The center piece of this edition was a superbly written, mostly honest (its sins are omissions) autobiographical essay about poet James Fentons' time as a journalistic stringer during the latter years of the Vietnam war. It's a beautifully crafted essay, filled with honest, sometimes brutal details and confused, smug, Trotskyite doubt. Fenton is an elitist Lefty, whose convictions hit a hard wall once he saw the implementation of the reeducation camps after Saigon fell. He also is a great, really great, writer. He crafts literature. This essay is in that vein, complete with evocative photos.
He hitched a ride into the first Communist tank to "crash" into the Presidential palace as the Saigon government collapsed, and he is honest enough to view that event as a metaphor for his time and perceptions of Vietnam. In reality, as he points out, the gate was too strong for the tank, the old watchman opened it and as the tank surged into the courtyard symbolically ending the war, the air was filled with dragonflies. Time reported the gate as being crushed under the tanks’ assault.
Three days later Saigon's citizens were doing everything they could to cheat and steal from the remarkably innocent but battle hardened North Vietnamese troops, just as they had the cynical Americans.

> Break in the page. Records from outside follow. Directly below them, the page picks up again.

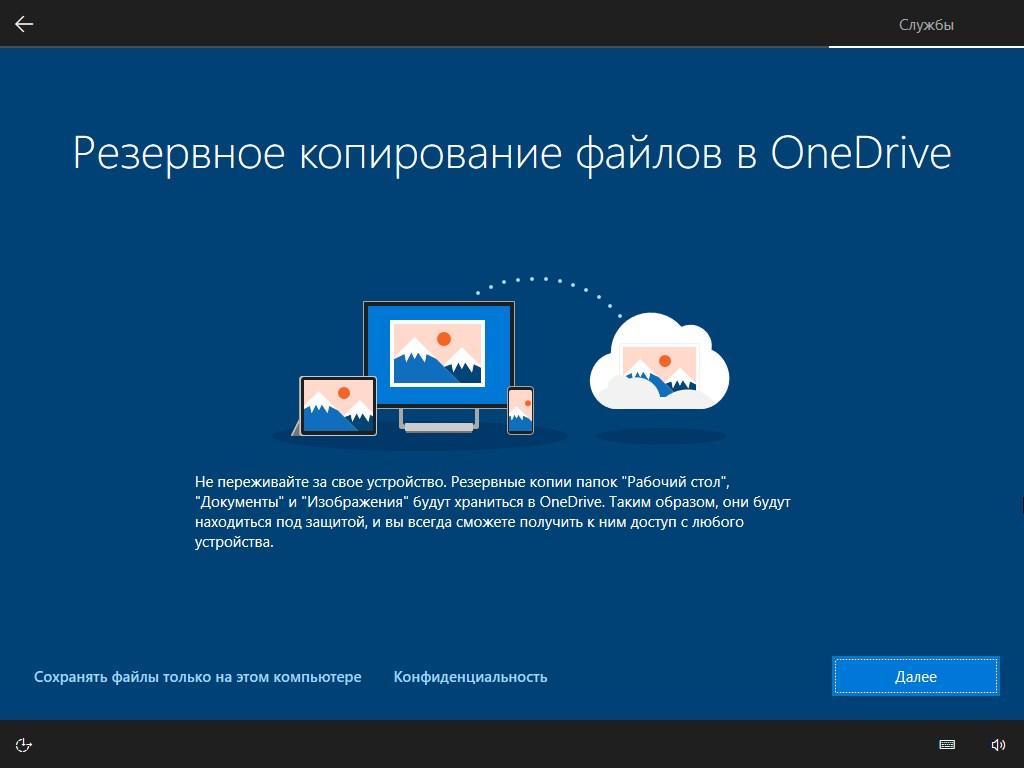 Службы

Резервное копирование файлов в OneDrive

Не переживайте за свое устройство. Резервные копии папок "Рабочий стол", "Документы" и "Изображения" будут храниться в OneDrive. Таким образом, они будут находиться под защитой, и вы всегда сможете получить к ним доступ с любого устройства.

Сохранять файлы только на этом компьютере

Конфиденциальность

Далее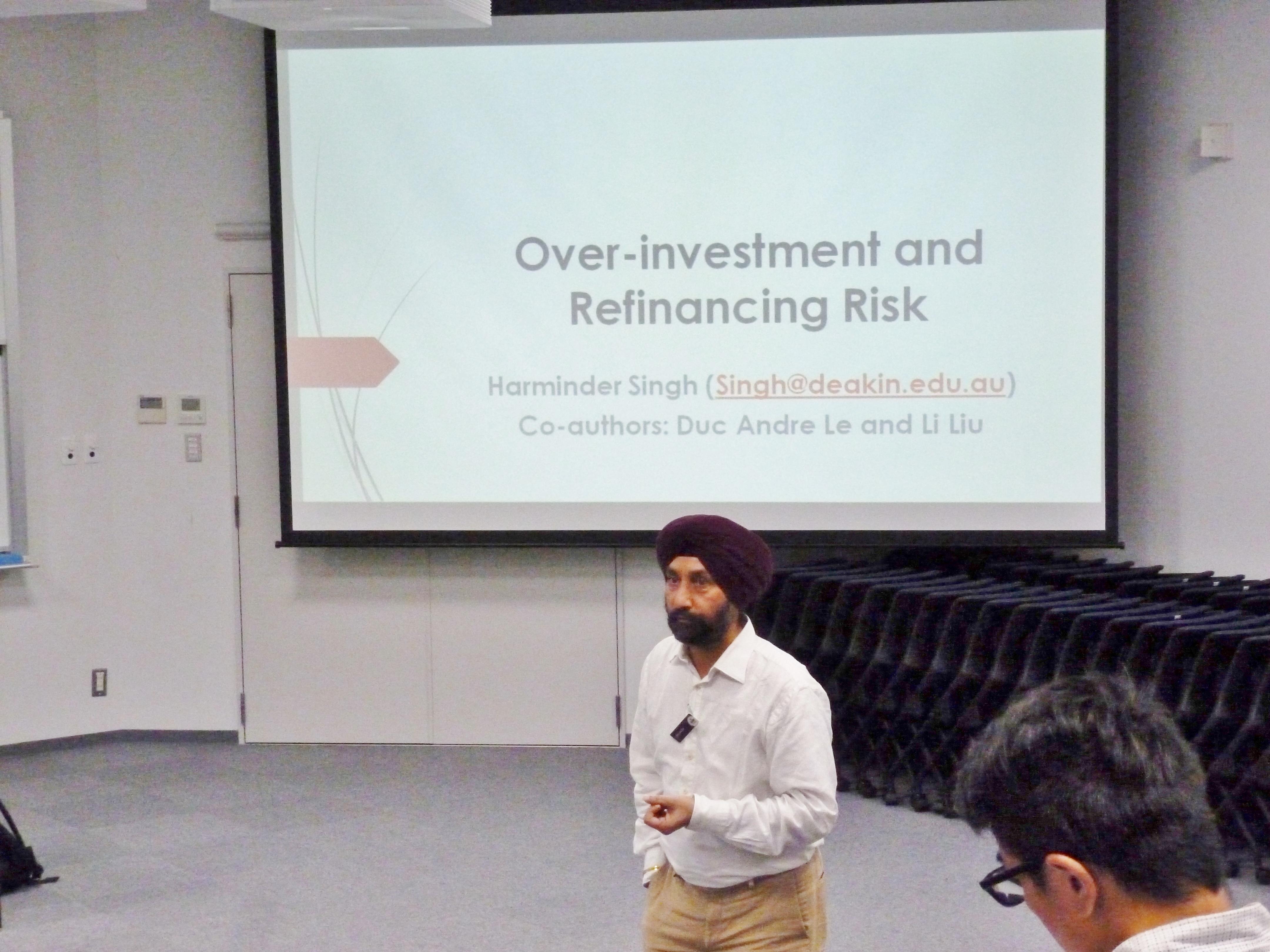 Over-investment and Refinancing Risk

Harminder Singh (Singh@deakin.edu.au)
Co-authors: Duc Andre Le and Li Liu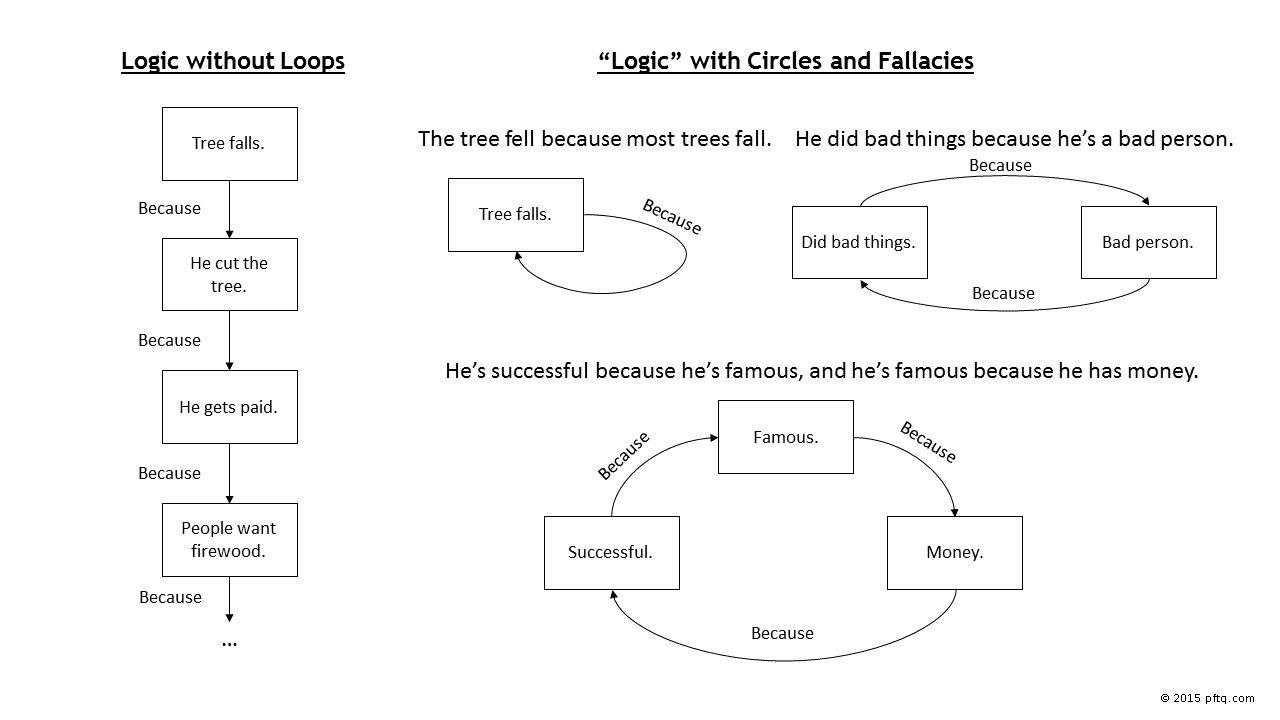 Logic without Loops

Tree falls.

Because

He cut the tree.

Because

He gets paid.

Because

People want firewood.

Because

...

“Logic” with Circles and Fallacies

The tree fell because most trees fall.

Tree falls.

Because

He did bad things because he’s a bad person.

Because

Did bad things.

Bad person.

Because

He’s successful because he’s famous, and he’s famous because he has money.

Because

Famous.

Because

Successful.

Money.

Because

© 2015 pftq.com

The essay gives one a real flavor of the conflict- its sordidness, Khmer Rouge and Vietnamese jokes, the corrupt culture, cynicism and humidity.
The rest of the edition is filled with other lesser essays about the sinking of the Belgrano, South Africa's Apartheid culture and Communist Poland etc..
Granta itself is one of the best literary magazines in the world and this volume stands up well even 35 years after publication. I always appreciate the care in editing and production Granta took. 35 years later the acid free paper is still as fresh as it was a third of a Century ago. It's well worth reading.